■ **QUOTED TEXT**
+++++

Heaven & Hell, released in 1997, is the 13th studio album by Joe Jackson, a musical interpretation and song cycle representing the seven deadly sins.

Billed to Joe Jackson & Friends; the friends included vocalists Dawn Upshaw ("Angel (Lust)"), Joy Askew ("Tuzla (Avarice)"), Suzanne Vega ("Angel (Lust)"), Brad Roberts from the Crash Test Dummies ("Passacaglia/A Bud and a Slice (Sloth)"), Jane Siberry ("The Bridge (Envy)"); and violinist Nadja Salerno-Sonnenberg ("Prelude", "Fugue 2/Song of Daedalus (Pride)").

This album was subsequently performed on tour with Jackson on piano, accordion and melodica, Valerie Vigoda on violin and vocals, and Elise Morris on keyboards, glockenspiel and vocals. The drums were programmed with the exception of "Right (Anger)" - which had drummers Dan Hickey and Kenny Aronoff drumming on opposite speakers through most of the song, and Jared Crawford of the musical Stomp playing plastic buckets in Times Square during the bridge..

+++++

■ **DATASET SECTION**
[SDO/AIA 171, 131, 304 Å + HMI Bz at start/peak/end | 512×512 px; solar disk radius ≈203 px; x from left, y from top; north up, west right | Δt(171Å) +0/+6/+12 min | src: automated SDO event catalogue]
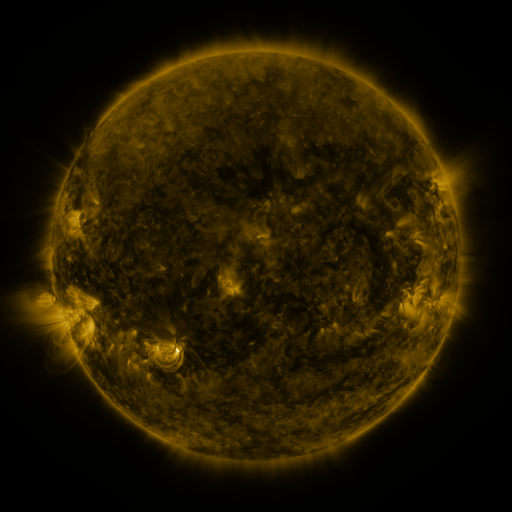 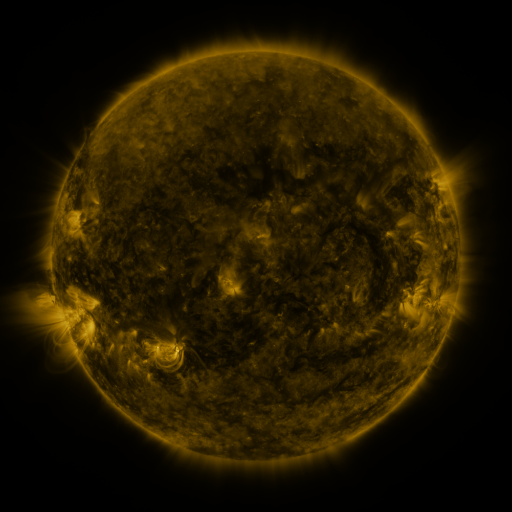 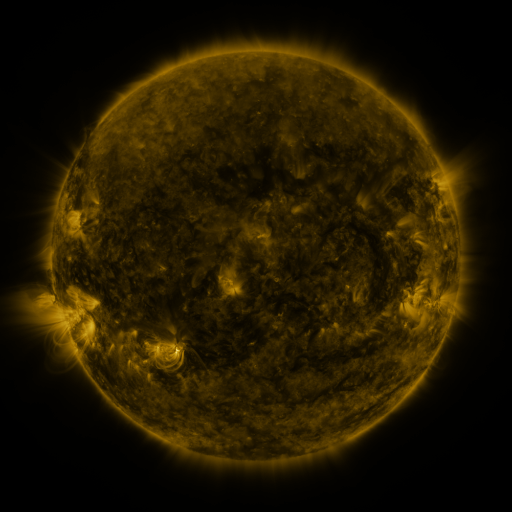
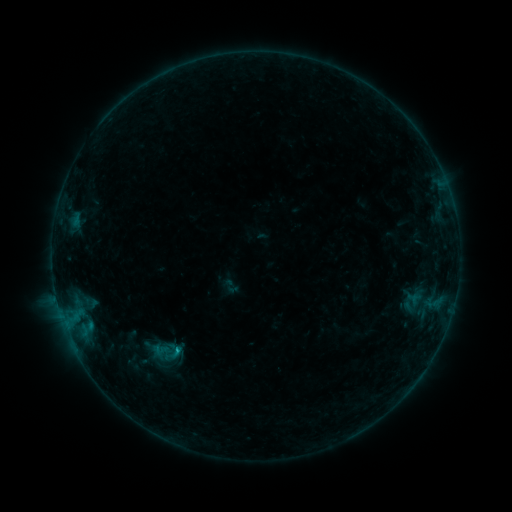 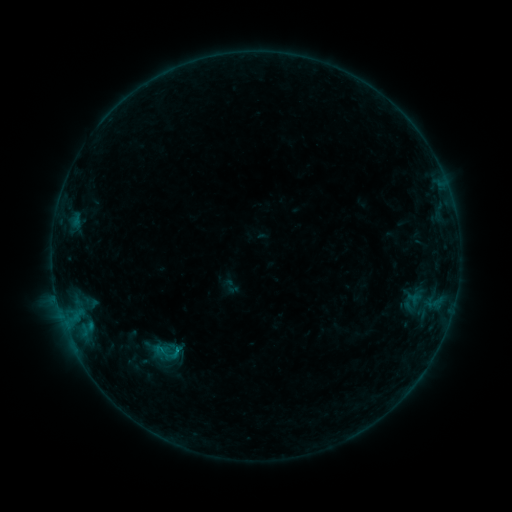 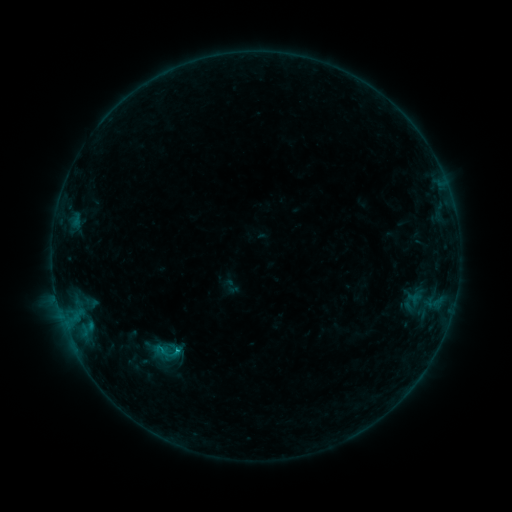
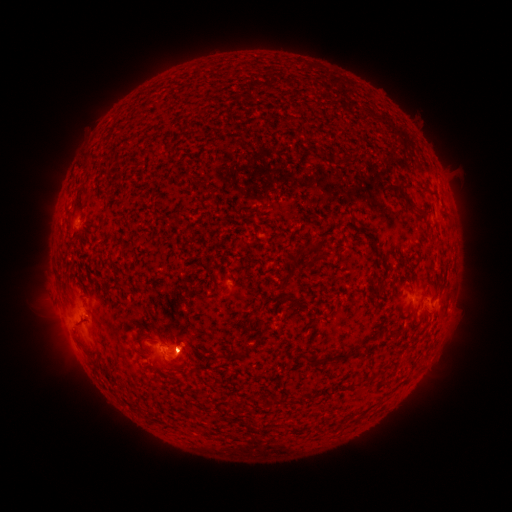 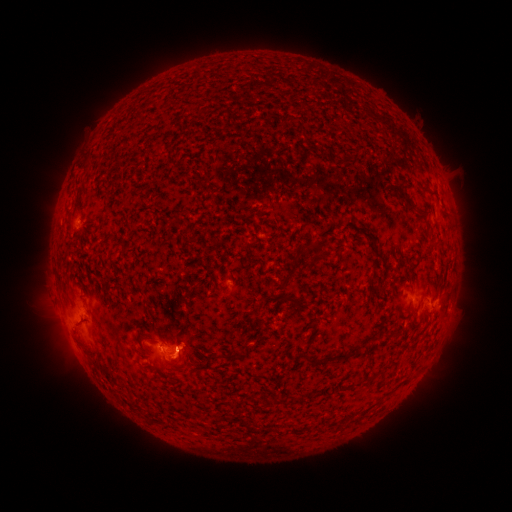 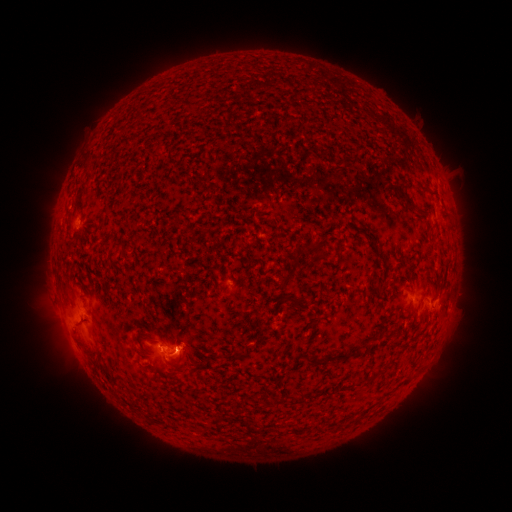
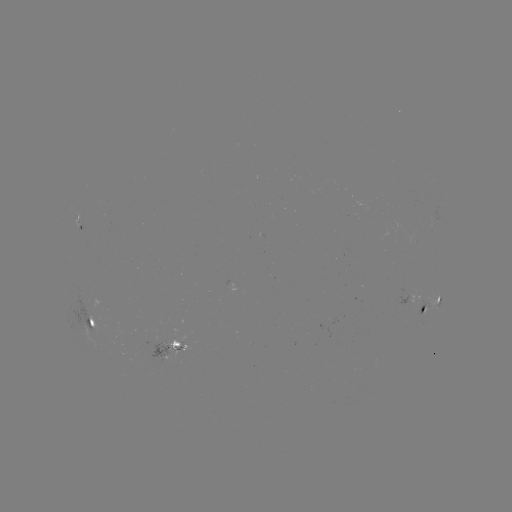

+++++

■ **REQUIRED WORK**
(a) In the text about the Heaven & Hell album, where did Jared Crawford play plastic buckets?
(b) Carry on the text about the Heaven & Hell album from the point where it stops.

■ **RESPONSES PER TASK**
(a) In Times Square, during the bridge of "Right (Anger)."

(b)
Dramatic adaptation
In Boston in 2007, the album was adapted into a jukebox musical under the name Heaven & Hell: The Fantastical Temptation of the 7 Deadly Sins, with the script written by Jason Slavick.  The play followed the album's track listing, with each vice presented through a mixture of dance and a representation of each sin in daily life. Heaven & Hell had a five-day run at the Boston Conservatory.

Track listing
All songs written and arranged by Joe Jackson.

Personnel 
 Musicians
 Joe Jackson – piano, bongos on "Prelude", vocals on "Fugue 1/More is More", "Passacaglia/A Bud and a Slice" and "Fugue 2/Song of Daedalus", voice of Soul in Torment on "Angel", voices of Cynicism and Greed on "Tuzla"
 Nadja Salerno-Sonnenberg – solo violin on "Prelude" and on "Fugue 2/Song of Daedalus"
 Dawn Upshaw – voice of Angel on "Angel", voice of Forgetfulness on "Tuzla"
 Suzanne Vega – voice of Fallen Angel on "Angel"
 Mary Rowell – violin on "Angel"
 Allison Cornell – viola on "Angel"
 Sue Hadjopoulos – congas and bongos on "Angel" and on "The Bridge"
 Joy Askew – voice of Conscience on "Tuzla"
 Brad Roberts – vocals on "Passacaglia/A Bud and a Slice"
 Judith LeClair – bassoon on "Passacaglia/A Bud and a Slice"
 Dan Hickey – drums (left) on "Right"
 Kenny Aronoff – drums (right) on "Right"
 Jared Crawford – plastic buckets on Times Square
 Jane Siberry – vocals on "The Bridge"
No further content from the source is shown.